Reading passage |
-*-*-

Low-quality AI videos are taking up a striking share of TikTok’s For You feed, and the pattern is especially visible in content aimed at children. Kapwing’s latest research found that 59% of videos appearing on TikTok’s For You page were low-quality AI content, compared with 21% on YouTube.
The findings point to how recommendation systems can amplify automated videos once they start matching broad audience signals. They also raise a sharper concern around children’s categories, where machine-made clips appear to be spreading fastest.
Why the feed is filling up
Kapwing says TikTok recommends videos using user interests, watch activity, followed accounts, and interactions such as likes. New accounts are also shown popular content that the platform considers broadly relevant, including material influenced by location and language settings.
In tests with new accounts, researchers found that low-quality AI videos still surfaced frequently. The content appeared across multiple categories, including children, science and education, health, and history.
Children’s content stands out most
Among 10,742 videos analyzed across several popular TikTok tags, the children’s category had the highest concentration of low-quality AI content at 57.4%. That put it well ahead of the other categories studied.
Science and education followed at 35%, while health reached 33.8% and history came in at 33.5%. The data suggests that automated content is no longer limited to entertainment spaces and is moving into areas often treated as informative or educational.
Some categories still showed a stronger presence of human-made videos. Fitness, music, and fashion were among the areas where AI use was lower than in the rest of the sample.
A troubling concentration on child-focused hashtags
The sharpest warning sign appeared in the #cartoonkids hashtag. In that sample, only three out of 100 videos were made by humans, while 97% were low-quality AI content.

-*-*-

What is expected | Return the complete article on low-quality AI videos in TikTok's For You feed verbatim, with every word and punctuation mark unchanged.

Information |

-*-*-

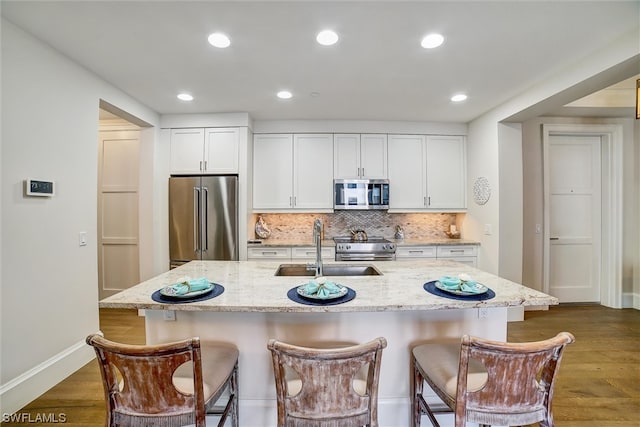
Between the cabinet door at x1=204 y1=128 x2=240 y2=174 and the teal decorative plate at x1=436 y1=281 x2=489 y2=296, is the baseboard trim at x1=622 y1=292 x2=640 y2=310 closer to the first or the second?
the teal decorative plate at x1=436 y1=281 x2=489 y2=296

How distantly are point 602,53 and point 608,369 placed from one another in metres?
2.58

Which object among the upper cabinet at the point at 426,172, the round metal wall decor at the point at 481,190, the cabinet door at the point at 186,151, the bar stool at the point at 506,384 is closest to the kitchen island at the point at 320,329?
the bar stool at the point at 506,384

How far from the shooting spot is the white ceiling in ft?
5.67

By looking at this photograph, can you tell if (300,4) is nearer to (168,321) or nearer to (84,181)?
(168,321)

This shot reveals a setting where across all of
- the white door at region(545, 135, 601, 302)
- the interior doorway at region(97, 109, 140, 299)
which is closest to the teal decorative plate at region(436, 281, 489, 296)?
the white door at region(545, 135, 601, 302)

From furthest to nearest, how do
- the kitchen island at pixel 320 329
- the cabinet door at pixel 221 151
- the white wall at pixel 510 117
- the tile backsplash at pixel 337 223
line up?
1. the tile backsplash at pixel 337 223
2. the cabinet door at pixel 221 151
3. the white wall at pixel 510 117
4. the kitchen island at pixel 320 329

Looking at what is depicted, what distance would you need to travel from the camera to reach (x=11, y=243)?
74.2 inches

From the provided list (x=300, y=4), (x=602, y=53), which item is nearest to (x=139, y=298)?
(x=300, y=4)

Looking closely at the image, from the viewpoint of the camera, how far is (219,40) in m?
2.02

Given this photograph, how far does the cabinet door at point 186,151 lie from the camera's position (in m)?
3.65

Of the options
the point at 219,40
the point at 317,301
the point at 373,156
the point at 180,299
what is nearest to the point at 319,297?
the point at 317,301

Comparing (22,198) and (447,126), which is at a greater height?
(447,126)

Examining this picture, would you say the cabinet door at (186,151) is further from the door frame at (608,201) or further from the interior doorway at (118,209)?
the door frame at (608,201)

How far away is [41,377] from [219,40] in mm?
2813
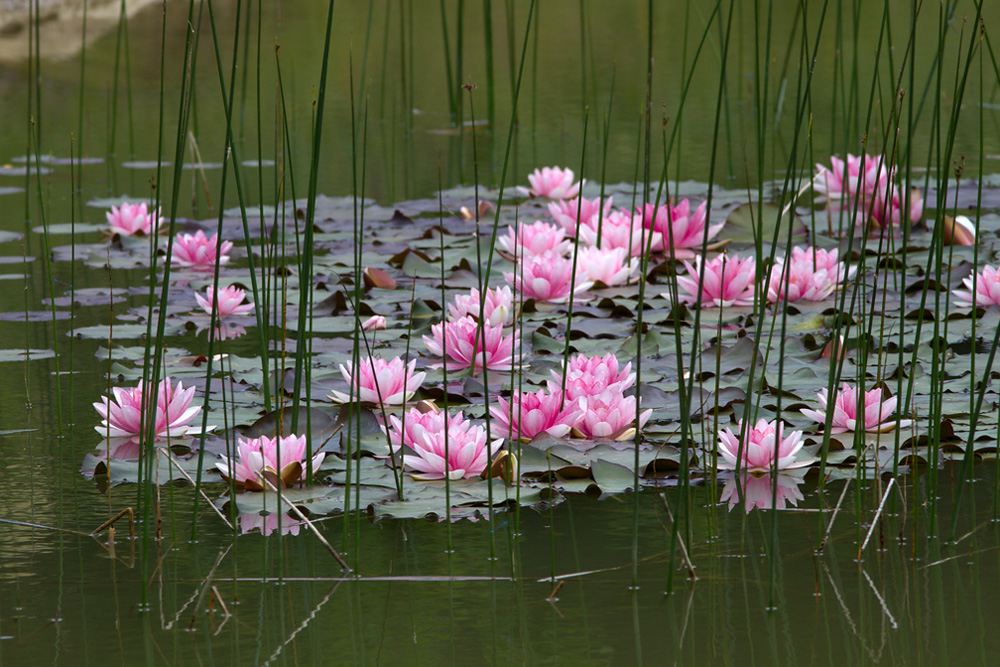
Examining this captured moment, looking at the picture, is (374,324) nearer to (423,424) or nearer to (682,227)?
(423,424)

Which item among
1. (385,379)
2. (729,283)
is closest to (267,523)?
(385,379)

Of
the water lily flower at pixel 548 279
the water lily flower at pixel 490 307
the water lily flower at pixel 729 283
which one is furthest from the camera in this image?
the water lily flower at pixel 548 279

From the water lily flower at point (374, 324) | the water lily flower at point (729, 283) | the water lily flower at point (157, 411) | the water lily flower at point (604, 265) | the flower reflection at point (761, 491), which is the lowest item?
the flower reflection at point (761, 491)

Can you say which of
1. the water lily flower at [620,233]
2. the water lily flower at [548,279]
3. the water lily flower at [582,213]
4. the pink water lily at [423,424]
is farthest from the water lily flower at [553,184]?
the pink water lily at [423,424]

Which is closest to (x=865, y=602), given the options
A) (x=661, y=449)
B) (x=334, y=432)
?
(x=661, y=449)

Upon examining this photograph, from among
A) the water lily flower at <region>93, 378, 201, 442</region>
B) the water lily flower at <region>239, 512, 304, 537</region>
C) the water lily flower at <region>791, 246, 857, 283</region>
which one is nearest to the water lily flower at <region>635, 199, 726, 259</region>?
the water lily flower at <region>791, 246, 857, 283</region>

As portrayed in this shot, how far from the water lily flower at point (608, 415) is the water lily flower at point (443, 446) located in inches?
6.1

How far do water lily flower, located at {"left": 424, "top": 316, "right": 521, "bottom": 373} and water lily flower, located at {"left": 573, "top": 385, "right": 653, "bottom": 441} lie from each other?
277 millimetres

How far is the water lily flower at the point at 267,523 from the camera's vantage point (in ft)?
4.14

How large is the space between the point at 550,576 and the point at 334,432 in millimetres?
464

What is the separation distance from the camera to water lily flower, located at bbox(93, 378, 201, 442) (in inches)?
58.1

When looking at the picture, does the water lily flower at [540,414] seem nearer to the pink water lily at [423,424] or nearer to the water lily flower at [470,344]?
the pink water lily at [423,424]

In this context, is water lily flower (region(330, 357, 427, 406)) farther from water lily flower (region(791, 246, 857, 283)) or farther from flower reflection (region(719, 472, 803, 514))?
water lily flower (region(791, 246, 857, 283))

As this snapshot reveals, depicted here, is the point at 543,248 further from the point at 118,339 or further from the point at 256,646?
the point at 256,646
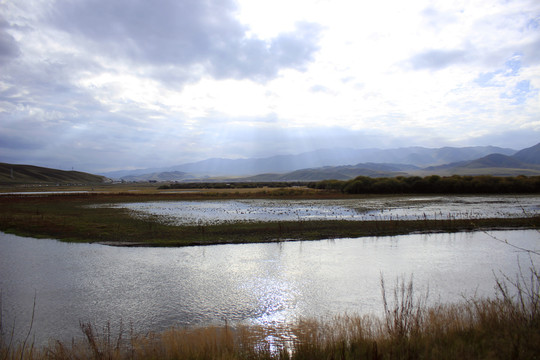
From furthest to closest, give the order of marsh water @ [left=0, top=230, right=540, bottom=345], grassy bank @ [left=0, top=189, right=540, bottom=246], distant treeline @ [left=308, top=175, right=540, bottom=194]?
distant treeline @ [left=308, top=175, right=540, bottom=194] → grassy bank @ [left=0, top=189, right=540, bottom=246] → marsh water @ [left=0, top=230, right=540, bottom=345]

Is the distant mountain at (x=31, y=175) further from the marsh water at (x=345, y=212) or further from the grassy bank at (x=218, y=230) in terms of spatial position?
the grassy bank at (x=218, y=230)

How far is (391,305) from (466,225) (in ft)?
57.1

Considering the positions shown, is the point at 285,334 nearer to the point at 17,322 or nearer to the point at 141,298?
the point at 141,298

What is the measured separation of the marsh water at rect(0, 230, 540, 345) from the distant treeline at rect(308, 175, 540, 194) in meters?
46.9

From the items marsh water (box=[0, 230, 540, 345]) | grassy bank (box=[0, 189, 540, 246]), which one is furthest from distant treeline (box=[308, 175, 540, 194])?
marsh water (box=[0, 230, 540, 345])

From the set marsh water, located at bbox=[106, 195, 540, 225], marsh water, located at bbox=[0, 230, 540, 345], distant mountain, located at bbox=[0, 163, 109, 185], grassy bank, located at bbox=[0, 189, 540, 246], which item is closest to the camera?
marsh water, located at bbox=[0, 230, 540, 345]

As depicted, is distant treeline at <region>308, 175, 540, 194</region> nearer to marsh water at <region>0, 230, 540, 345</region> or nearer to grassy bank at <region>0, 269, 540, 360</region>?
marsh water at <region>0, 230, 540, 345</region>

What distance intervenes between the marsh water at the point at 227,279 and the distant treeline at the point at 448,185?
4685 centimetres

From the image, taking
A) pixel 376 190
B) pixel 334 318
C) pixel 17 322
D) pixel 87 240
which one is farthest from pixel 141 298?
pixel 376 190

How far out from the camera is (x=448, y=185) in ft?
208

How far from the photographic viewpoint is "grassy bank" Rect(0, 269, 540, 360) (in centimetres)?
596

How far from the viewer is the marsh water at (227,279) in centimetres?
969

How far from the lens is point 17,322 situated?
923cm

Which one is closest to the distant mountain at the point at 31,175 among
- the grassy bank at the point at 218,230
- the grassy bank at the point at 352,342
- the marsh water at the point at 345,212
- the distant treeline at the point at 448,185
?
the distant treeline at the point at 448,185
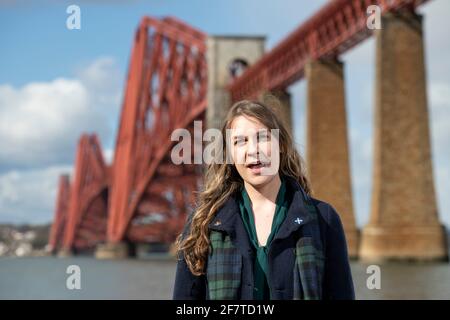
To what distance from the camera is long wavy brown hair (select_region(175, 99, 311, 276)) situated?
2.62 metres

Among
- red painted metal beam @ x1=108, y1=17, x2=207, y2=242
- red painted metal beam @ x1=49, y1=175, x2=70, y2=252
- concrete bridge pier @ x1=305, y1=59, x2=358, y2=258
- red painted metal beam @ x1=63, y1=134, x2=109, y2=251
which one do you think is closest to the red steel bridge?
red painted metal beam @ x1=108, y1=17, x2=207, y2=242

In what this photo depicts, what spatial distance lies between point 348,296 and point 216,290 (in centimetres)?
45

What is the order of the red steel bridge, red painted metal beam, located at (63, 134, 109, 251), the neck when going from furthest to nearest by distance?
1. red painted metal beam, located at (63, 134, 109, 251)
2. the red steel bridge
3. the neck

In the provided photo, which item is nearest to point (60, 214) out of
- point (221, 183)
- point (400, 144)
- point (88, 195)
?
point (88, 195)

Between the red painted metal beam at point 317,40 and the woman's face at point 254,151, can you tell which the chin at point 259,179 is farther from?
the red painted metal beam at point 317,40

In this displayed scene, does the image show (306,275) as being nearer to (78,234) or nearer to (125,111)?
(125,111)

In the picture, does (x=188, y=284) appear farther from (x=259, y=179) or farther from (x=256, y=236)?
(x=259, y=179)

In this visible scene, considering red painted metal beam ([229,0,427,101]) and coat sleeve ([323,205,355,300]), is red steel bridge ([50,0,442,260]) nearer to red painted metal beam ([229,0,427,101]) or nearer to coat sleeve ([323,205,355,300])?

-*-*-

Output below |
Low-quality AI videos are taking up a striking share of TikTok’s For You feed, and the pattern is especially visible in content aimed at children. Kapwing’s latest research found that 59% of videos appearing on TikTok’s For You page were low-quality AI content, compared with 21% on YouTube.
The findings point to how recommendation systems can amplify automated videos once they start matching broad audience signals. They also raise a sharper concern around children’s categories, where machine-made clips appear to be spreading fastest.
Why the feed is filling up
Kapwing says TikTok recommends videos using user interests, watch activity, followed accounts, and interactions such as likes. New accounts are also shown popular content that the platform considers broadly relevant, including material influenced by location and language settings.
In tests with new accounts, researchers found that low-quality AI videos still surfaced frequently. The content appeared across multiple categories, including children, science and education, health, and history.
Children’s content stands out most
Among 10,742 videos analyzed across several popular TikTok tags, the children’s category had the highest concentration of low-quality AI content at 57.4%. That put it well ahead of the other categories studied.
Science and education followed at 35%, while health reached 33.8% and history came in at 33.5%. The data suggests that automated content is no longer limited to entertainment spaces and is moving into areas often treated as informative or educational.
Some categories still showed a stronger presence of human-made videos. Fitness, music, and fashion were among the areas where AI use was lower than in the rest of the sample.
A troubling concentration on child-focused hashtags
The sharpest warning sign appeared in the #cartoonkids hashtag. In that sample, only three out of 100 videos were made by humans, while 97% were low-quality AI content.